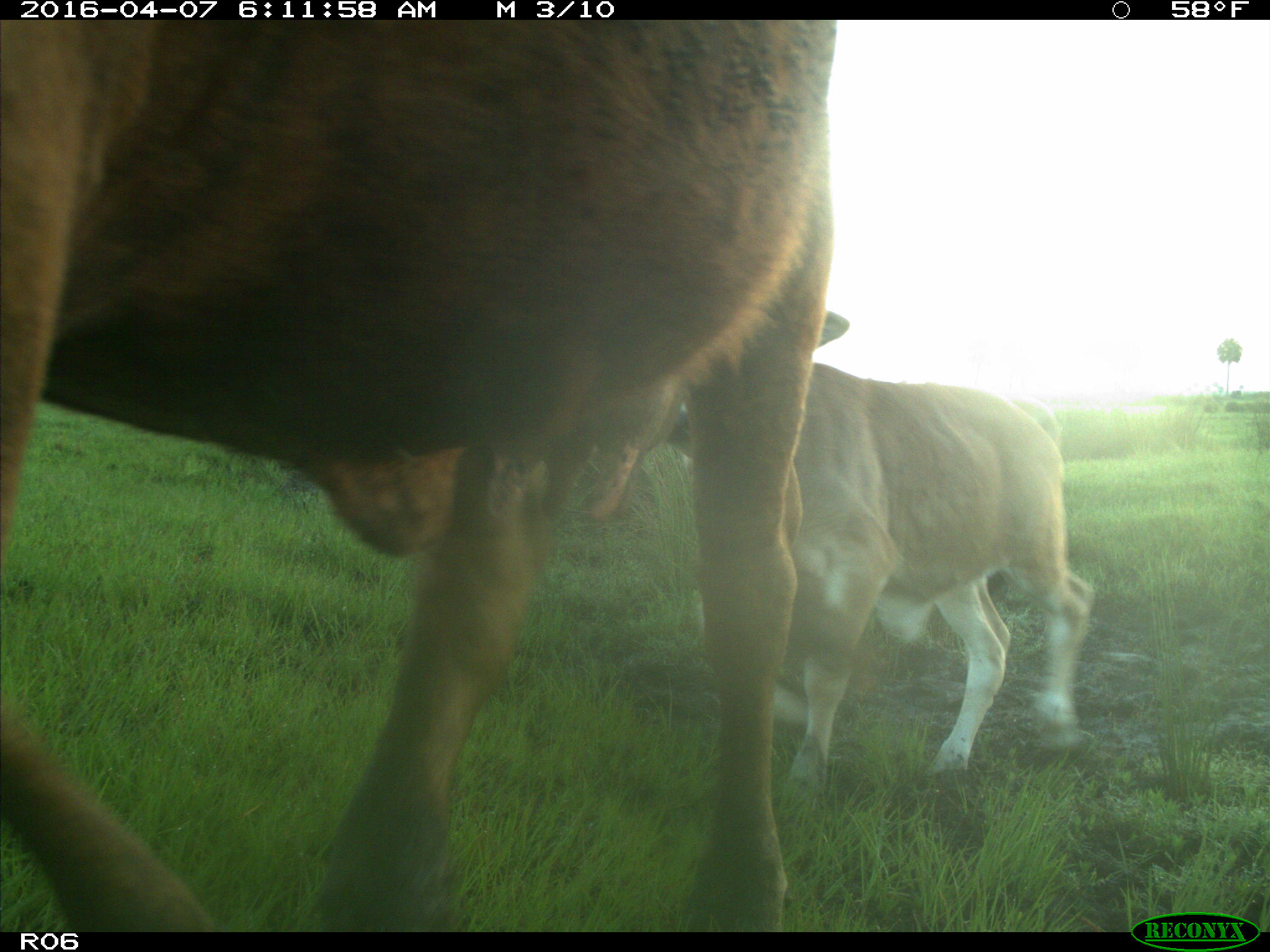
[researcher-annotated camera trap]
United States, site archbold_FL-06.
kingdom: Animalia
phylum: Chordata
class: Mammalia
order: Artiodactyla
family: Bovidae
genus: Bos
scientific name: Bos taurus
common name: domestic cow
Bos taurus (domestic cow).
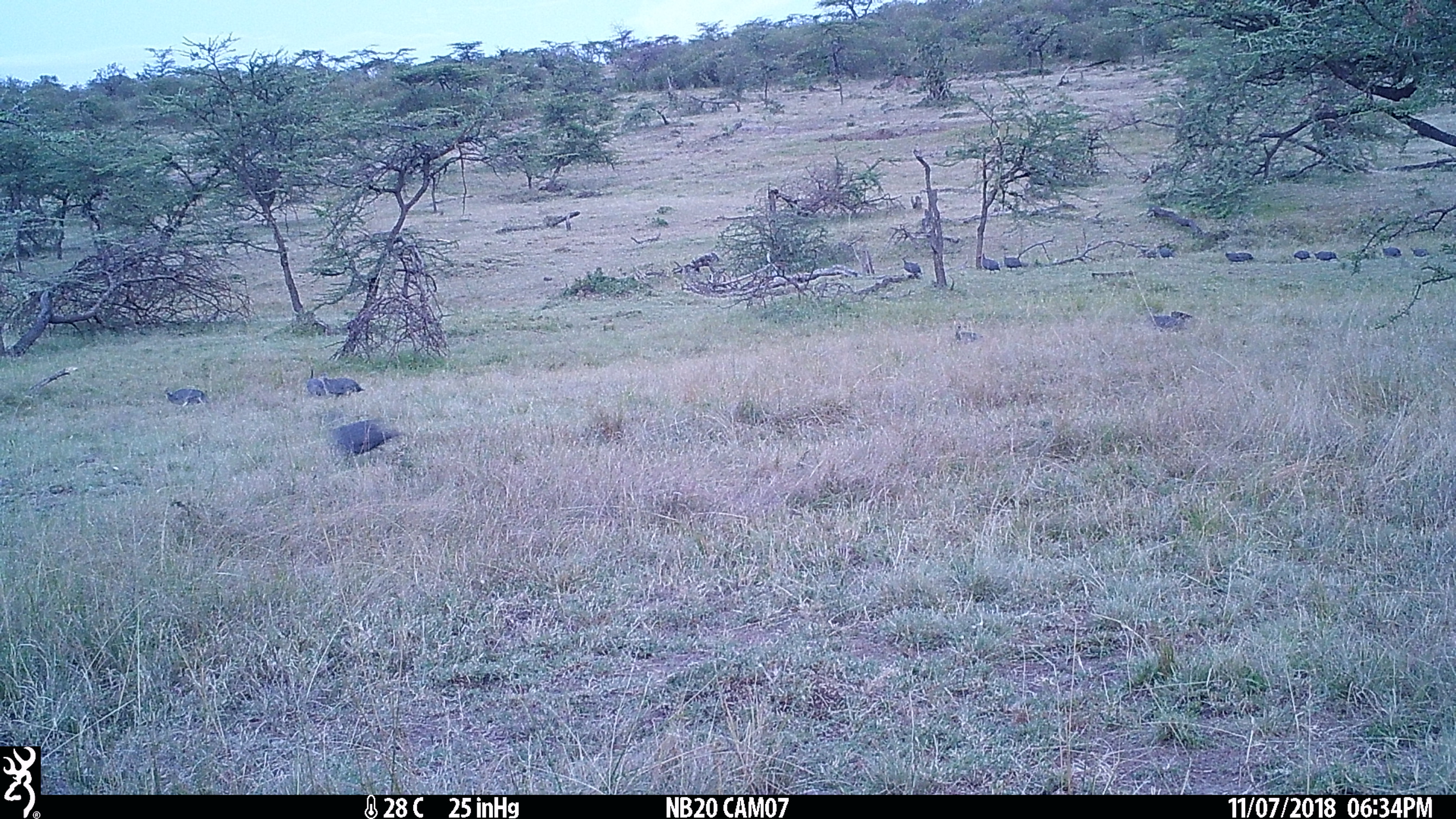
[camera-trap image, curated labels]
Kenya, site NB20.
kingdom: Animalia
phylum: Chordata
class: Aves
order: Galliformes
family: Numididae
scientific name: Numididae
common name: guineafowl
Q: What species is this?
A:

--------------------------------

To do ▸
The records above should be repeated exactly, with every picture omitted.

The answer ▸
[researcher-annotated camera trap]
United States, site archbold_FL-06.
kingdom: Animalia
phylum: Chordata
class: Mammalia
order: Artiodactyla
family: Bovidae
genus: Bos
scientific name: Bos taurus
common name: domestic cow
Bos taurus (domestic cow).
[camera-trap image, curated labels]
Kenya, site NB20.
kingdom: Animalia
phylum: Chordata
class: Aves
order: Galliformes
family: Numididae
scientific name: Numididae
common name: guineafowl
Q: What species is this?
A:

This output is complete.